Sonuç itibariyle ibadet bir “itaat” davranışıdır. Allah’a bağımlılığın şuuruna ulaşmış insanın, bunun sonucuna içtenlikle şükran ve minnettarlık duyguları içerisinde katılmasını simgeler. İbadet ve dini uygulamalar sayesinde inançlı insan, kendi psikolojik tabiatının ve gündelik şuurunun normal işleyiş düzeninin dışına çıkarak, onu yerine getiren kişiye nazaran kendi bağımsız varlığını ortaya koyar [ Hökelekli, 1998: 234].

Allah’la kul arasında hiçbir vasıtayı gerekli kılmayan ve sadece Allah adına yapılan bütün ibadetler islamın ideal hürriyetini temsil eder; insanı ideolojilerin esiri olmaktan uzak tutmayı amaçlar. Allah’a yapılan ibadet insan için kölelik değildir. Doğuştan toplumsal olan insan, toplumsal hayatın gereği olarak belirli bir hukuk ve siyaset sistemine, bir hayat tarzına uymak zorundadır. Bu zorunlu seçimini, Allah adına yaparsa yaradılış hürriyetine en uygun bir seçim yapmış olur [Bayrakdar, 1987: 18].

Asıl hürriyet ve bağımsızlık Allah’a samimiyetle kulluk etmektir. İnsanın kalbini, yaratıklara karşı kulluktan ve Allah’tan başka insanları köleleştirici her çeşit uydurma tanrılara ve putlara boyun eğmekten kurtaran tek yol, Allah’a kulluktur. Allah’a kul olmayan bir kimse her ne kadar hür ve bağımsız görünse de başkalarına kul, köle olmaya mahkumdur. Çünkü insanın kalbinde kendisine bağlanacağı ve rızasını kazanmak için gayret edeceği bir Allah’a ve bir mabuda kulluk etme, fıtri bir ihtiyaçtır [Kardavi, 1974: 133].

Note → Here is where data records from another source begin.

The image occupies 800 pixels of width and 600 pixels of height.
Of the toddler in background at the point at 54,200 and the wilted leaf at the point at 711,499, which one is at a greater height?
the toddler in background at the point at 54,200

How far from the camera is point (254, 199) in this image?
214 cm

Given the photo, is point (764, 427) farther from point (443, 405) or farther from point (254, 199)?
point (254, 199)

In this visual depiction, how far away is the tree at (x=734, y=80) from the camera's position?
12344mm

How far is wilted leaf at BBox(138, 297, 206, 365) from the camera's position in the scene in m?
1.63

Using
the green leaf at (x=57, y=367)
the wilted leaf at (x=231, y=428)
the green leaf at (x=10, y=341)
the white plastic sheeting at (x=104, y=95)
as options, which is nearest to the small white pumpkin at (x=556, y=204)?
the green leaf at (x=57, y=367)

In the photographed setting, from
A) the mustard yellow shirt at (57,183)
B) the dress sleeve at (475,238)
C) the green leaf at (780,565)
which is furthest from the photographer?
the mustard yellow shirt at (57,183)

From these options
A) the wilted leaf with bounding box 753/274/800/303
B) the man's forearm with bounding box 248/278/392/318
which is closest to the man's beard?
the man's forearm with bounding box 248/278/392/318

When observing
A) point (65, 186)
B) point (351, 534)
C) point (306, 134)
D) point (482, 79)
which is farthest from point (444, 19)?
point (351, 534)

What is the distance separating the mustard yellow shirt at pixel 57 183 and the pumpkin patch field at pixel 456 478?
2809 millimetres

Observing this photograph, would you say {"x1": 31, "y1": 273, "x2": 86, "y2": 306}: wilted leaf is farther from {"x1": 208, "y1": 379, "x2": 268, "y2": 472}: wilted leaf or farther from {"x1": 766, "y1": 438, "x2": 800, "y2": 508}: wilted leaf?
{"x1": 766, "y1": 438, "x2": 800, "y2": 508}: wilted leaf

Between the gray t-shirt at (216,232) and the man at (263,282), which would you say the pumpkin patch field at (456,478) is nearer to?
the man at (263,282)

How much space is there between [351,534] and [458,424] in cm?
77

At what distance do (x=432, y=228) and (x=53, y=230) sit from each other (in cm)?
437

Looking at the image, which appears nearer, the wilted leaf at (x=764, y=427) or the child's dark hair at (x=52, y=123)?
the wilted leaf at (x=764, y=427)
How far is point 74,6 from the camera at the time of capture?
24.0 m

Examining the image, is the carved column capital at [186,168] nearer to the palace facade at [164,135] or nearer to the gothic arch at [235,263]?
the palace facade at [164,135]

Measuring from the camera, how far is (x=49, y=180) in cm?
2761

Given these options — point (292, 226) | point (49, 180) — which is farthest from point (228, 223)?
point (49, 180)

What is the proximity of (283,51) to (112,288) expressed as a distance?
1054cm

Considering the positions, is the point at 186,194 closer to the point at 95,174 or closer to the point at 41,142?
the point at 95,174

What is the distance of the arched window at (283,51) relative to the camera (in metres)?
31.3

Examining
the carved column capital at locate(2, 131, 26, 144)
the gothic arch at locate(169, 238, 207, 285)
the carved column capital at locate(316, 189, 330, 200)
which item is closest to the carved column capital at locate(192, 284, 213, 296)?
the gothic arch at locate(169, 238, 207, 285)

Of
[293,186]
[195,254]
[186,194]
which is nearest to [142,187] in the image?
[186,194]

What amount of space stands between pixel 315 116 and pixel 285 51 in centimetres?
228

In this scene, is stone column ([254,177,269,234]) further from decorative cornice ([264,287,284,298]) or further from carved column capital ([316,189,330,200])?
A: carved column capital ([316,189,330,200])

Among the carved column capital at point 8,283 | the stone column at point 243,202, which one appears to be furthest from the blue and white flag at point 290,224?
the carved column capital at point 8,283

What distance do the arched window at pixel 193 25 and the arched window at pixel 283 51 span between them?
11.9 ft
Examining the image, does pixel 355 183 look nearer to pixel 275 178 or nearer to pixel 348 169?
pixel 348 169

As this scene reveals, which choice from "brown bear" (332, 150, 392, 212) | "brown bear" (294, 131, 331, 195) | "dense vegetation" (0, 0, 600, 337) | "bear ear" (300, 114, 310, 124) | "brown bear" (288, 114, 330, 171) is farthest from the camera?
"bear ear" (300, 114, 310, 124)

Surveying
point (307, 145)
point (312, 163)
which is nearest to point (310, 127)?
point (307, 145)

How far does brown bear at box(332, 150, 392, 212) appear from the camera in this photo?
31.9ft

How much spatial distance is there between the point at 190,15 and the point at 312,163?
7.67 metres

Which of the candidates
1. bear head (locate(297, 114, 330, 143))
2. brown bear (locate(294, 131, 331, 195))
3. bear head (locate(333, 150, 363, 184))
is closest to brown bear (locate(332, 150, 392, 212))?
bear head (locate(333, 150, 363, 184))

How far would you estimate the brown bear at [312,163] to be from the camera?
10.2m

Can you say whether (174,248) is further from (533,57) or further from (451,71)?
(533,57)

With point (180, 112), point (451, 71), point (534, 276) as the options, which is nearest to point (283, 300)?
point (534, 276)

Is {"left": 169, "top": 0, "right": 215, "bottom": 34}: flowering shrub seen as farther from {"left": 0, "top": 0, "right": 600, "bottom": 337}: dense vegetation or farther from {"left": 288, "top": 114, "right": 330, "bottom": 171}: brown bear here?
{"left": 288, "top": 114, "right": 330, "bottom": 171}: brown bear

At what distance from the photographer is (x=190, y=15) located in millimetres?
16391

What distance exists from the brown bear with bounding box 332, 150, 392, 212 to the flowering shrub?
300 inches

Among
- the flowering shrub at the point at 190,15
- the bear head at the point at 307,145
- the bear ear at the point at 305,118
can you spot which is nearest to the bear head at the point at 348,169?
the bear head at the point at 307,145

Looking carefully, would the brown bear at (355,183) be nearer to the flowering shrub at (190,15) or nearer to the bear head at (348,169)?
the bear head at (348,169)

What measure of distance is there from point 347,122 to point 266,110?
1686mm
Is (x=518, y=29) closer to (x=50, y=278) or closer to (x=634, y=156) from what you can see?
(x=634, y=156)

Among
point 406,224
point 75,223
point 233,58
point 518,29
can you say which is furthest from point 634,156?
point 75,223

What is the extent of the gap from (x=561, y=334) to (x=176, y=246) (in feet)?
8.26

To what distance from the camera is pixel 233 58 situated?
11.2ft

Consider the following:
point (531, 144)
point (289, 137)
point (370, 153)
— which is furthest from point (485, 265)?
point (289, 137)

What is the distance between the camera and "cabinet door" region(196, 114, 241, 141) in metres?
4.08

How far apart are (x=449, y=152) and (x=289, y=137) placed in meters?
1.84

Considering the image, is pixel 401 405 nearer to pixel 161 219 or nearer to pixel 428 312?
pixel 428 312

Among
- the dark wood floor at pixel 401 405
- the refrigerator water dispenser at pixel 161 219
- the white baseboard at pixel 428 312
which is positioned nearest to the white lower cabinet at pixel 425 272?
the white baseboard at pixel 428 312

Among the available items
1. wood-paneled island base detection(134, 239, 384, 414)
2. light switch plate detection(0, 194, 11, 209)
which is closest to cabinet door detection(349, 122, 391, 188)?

İbadetin, itaat kavramı ile ilişkisi emri verenin emrine uymak, boyun eğmek noktasında kesişmektedir. Mü’min kişinin inandığı Allah; herşeye gücü yeten, kul ise aciz bir varlık olduğuna göre O’nun emir ve yasaklarına uygun davranmak gerekmektedir. İbadetlerde Allah’ın emri olduğuna göre, mü’min ibadet ederken Allah’a itaatini göstermiş olmaktadır.

Kalbin temizliğinin sağlanması ya da korunması Allah’ın sağladığı fıtratı korumak olduğına göre bu da ancak Allah’a itaatle gerçekleşir. Allah’a itaat etmek aynı zamanda kalbin bu davranışı kabul etmesi demektir.

İbadetler kalbin temizliği için gerek-şarttır. Mesela namazın ruhuna uygun tavır takınmak, namazın ruhuna uygun olmayan tutum ve davranışlardan sakınmak ve kaçınmak manevi temizliktir. Oruç ta ise duygu ve düşünce temizliği, günahlardan uzak durma şeklinde manevi temizlik sözkonusu olmaktadır.